When I first began blogging, I did it every day. I considered it a writing exercise that combined both the business of staying in touch with that of political commentary. A month or so into that I found that I was writing every few days and then once a week. It takes time to find ones stride I guess, and I figured that once a week was not a hideous track record. Then I reached the three week mark in radiation and all of a sudden I discovered fatigue. This wasn’t the fatigue of sickness, the kind where you lie in bed and long for nothing more than Theraflu and swear by Emergen-C, and Samahan, all of which I have done and will, hopefully, resume doing soon. This is the kind of bone-deep weariness that made sitting outside wrapped in a blanket on a cool Maine-like-but-wait-this-is-Philly summer evening, and watching the fireflies come out, too much. This is the kind of tiredness where the world seemed to actually roll by before my eyes like a movie and where I could not muster the energy to open my eyes.

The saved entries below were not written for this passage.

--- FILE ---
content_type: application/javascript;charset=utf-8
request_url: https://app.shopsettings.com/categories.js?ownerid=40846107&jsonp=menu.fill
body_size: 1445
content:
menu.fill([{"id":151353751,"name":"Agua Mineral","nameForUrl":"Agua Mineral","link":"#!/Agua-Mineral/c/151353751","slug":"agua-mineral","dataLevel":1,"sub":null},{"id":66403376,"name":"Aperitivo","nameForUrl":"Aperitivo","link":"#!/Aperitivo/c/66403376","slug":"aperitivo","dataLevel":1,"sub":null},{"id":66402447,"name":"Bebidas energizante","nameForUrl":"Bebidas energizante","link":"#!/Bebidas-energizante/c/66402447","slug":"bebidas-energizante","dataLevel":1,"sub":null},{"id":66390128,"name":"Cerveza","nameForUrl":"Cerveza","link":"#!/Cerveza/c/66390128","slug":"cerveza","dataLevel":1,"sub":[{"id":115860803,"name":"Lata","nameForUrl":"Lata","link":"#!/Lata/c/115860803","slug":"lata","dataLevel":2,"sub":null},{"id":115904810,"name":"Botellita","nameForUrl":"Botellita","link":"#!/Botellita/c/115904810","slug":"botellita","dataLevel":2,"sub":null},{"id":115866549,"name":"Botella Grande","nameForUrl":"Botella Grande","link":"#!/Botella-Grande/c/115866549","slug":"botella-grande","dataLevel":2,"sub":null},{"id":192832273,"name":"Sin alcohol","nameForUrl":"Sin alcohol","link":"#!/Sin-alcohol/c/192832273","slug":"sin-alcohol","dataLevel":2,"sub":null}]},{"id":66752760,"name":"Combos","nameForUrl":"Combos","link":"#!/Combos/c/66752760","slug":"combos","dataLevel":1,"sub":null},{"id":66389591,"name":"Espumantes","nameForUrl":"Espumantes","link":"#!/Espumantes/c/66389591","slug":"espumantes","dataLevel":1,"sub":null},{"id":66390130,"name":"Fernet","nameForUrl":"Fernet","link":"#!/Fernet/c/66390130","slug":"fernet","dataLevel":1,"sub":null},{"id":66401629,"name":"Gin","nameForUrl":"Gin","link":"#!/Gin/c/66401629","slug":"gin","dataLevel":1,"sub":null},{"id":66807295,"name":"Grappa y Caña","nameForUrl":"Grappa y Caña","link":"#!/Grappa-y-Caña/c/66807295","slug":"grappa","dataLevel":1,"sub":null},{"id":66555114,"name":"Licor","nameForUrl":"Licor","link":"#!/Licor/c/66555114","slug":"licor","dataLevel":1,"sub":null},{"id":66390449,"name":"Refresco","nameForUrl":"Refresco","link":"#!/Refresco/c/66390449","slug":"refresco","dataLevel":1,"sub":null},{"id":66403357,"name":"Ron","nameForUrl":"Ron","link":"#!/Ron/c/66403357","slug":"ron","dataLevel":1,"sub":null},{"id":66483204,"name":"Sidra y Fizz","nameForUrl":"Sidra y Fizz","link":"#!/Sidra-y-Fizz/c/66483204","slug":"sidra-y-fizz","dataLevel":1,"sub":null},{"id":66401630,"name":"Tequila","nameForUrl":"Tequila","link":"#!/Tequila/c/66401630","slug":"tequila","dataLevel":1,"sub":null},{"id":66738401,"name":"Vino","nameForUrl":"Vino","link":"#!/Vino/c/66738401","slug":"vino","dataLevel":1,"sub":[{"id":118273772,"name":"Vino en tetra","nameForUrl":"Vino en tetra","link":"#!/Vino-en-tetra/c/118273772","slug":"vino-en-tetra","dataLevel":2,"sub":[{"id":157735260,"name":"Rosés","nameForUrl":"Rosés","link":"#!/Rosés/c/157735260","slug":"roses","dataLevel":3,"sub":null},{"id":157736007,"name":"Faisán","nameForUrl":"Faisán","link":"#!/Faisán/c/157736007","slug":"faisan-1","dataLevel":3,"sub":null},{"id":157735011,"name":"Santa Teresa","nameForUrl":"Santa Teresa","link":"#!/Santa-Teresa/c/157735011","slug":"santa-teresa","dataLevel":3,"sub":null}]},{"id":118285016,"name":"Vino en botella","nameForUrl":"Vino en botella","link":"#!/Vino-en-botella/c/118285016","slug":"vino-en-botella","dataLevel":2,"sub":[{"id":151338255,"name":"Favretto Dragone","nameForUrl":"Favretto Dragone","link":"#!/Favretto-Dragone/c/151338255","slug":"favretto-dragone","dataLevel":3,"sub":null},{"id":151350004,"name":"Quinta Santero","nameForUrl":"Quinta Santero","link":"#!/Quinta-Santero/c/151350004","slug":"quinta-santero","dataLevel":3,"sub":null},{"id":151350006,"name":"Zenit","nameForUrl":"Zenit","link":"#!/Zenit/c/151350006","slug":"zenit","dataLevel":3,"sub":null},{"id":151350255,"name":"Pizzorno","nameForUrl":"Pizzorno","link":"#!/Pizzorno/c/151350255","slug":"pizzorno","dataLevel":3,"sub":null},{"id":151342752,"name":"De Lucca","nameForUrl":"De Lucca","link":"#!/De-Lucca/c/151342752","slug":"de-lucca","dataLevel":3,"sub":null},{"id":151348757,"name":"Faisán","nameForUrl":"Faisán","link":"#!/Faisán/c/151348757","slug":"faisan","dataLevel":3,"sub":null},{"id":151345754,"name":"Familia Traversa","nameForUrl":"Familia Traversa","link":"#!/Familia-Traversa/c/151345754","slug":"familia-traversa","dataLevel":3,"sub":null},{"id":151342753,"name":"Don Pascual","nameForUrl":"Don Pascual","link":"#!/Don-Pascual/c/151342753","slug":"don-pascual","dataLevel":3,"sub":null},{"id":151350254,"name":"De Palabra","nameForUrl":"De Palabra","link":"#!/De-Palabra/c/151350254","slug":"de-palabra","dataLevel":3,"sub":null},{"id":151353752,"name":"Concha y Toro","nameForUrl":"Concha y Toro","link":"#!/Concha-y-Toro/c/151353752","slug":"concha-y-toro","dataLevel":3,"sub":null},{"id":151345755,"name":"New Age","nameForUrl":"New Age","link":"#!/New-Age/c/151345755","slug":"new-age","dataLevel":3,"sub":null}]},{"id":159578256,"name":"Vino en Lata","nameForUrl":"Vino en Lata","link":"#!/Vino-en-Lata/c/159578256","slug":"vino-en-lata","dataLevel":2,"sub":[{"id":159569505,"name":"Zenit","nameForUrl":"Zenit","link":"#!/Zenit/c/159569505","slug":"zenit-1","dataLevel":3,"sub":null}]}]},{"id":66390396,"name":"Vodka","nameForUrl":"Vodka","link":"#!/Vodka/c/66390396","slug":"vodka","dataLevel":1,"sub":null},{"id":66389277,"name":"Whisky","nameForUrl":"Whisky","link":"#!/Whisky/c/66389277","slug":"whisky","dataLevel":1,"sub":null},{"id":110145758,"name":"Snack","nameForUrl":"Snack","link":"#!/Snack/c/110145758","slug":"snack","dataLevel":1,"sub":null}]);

Alas, that meant that I had to put away my bus-tickets and convention pass and skip an event that I had been looking forward to: the South Asian Journalists’ Association convention in NY. I managed, briefly, to regain some enthusiasm upon hearing the voice of my friend and gracious host, Nora Maynard (check out her cocktails here where she writes for Apartment Therapy), enough that I could pick one outfit and eat some lunch and even make a call to a neighbor for a ride to the train station. But that was all I could manage. Instead I gave up the good fight and chalked the words that have bewildered a few visitors since as they stared at them on the flagstones behind the backdoor:
I am a bad girl who did not go to NY : (
Which is a long-winded way of saying that I have fallen short of the 7 day post rule and, also, that even though this kind of exhaustion was not familiar to me and I did not believe the doctors when they told me about it, I am trying to absorb what I can of the world around me, some of which I want to share today.

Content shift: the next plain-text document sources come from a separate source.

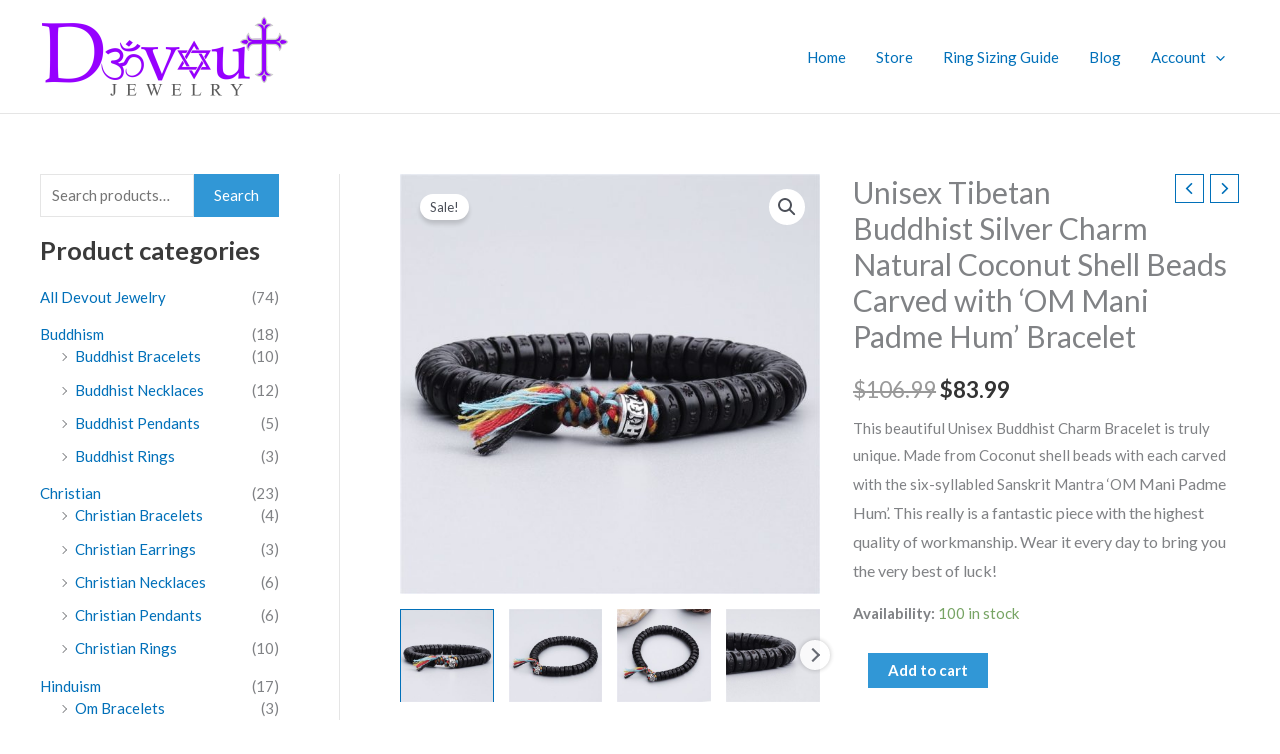

--- FILE ---
content_type: text/plain
request_url: https://www.google-analytics.com/j/collect?v=1&_v=j102&a=1380166577&t=pageview&_s=1&dl=https%3A%2F%2Fdevoutjewelry.com%2Fproduct%2Funisex-tibetan-buddhist-silver-charm-natural-coconut-shell-beads-carved-with-om-mani-padme-hum-bracelet%2F&ul=en-us%40posix&dt=Unisex%20Tibetan%20Buddhist%20Silver%20Charm%20Natural%20Coconut%20Shell%20Beads%20Carved%20with%20%27OM%20Mani%20Padme%20Hum%27%20Bracelet&sr=1280x720&vp=1280x720&_u=YEBAAEABAAAAACAAI~&jid=586591040&gjid=103299309&cid=1445659416.1768906831&tid=UA-133426891-1&_gid=1553676769.1768906831&_r=1&_slc=1&gtm=45He61e1n81T5LCVZBv810944748za200zd810944748&gcd=13l3l3l3l1l1&dma=0&tag_exp=103116026~103200004~104527906~104528501~104684208~104684211~105391253~115938465~115938469~116682877~117041587~117099528&z=123836475
body_size: -450
content:
2,cG-7ZWW5LNZM2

I usually listen to the conversation around me when I sit in the waiting room along with the other early-morning folk, all of whom now happen to be men. Sometimes they talk to me and I respond, about my bike ride, about a dropped ID card of mine that one of them had found, about the cookies on offer, about how much longer we each have and so forth. Together with them I listened to ongoing coverage of Michael Jackson’s death which overshadowed with such, albeit deserved, tumult, the death from cancer of Farah Fawcett. I listened to news about the suburban swimming pool which rescinded its permission (and returned their payment) to a Philly day camp when the non-“White” kids from the camp showed up to swim. And I listened as one of the men mused aloud to his friend that there had never been a welcome-home parade for the veterans of the Vietnam War.
I asked him about that when I came out after my session in the radiation room where I had also learned anew about the masks that people are able to put on when they are undergoing treatment after the removal of brain tumors. “We don’t want to tattoo someone’s face,” the technician told me, “so we put on this substance that conforms to their face and then hardens. We make the mark on that.” I could not get that picture out of mind – the sensation that a part of them was being left behind, lined up on a shelf that catches my eye each morning when I lie down. It made me wonder what of me I leave behind each morning for surely there is something that is lost or shed or forgotten?
I asked the man in the waiting room, an officer at the University of Pennsylvania, about what he had talked about earlier, with awkward words: “I didn’t know that,” I said tentatively, “about the Vietnam War, what you said, about never having had a welcome home parade.” So he explained it to me, this thing that was like a thorn in his side, the fact – as he explained it – that other veterans who have spent “a few months in Iraq” get a welcome, but not them. “They just call us baby killers.” I tried to talk to him about Tim O’Brien’s book, The Things They Carried, which is what I am reading in full again right now. He didn’t read books about the war, he told me, because he wanted to forget.
It has stayed on my mind. Surely the matter of forgetting the things one has been forced to do comes from the forgiving release of being recognized for having been forced to do them. Even I, a foreigner, an avid political activist, and someone who has written frequently about war, can see that there is a distinction between the soldier and the war. From a small town in Maine I watched as poor families sent their children off to war for reasons that had little or nothing to do with believing in the “cause” of the previous administration. I protested the war but recognized the dead, joining the members of a local peace group, Waterville Bridges for Peace & Justice, in a controversial action to commemorate the dead in Iraq when the 2000th American soldier had been felled. And of all wars surely the Vietnam War was the worst where most of the young men who went were sent against their will and better judgment. Those young men are old men now. They sit, like my friend, in hospital waiting rooms or lie among the garbage on the streets of cities like Philadelphia. It is unutterably sad they were never permitted the release that civilians who have known no war can and should give them.
I’ve started to read about this issue and just came across a statement by Michael Leon, a Vietnam veteran who saluted President Obama who, in word if not in deed, honored these veterans whom nobody else had seen fit to mention. I suppose that is a start.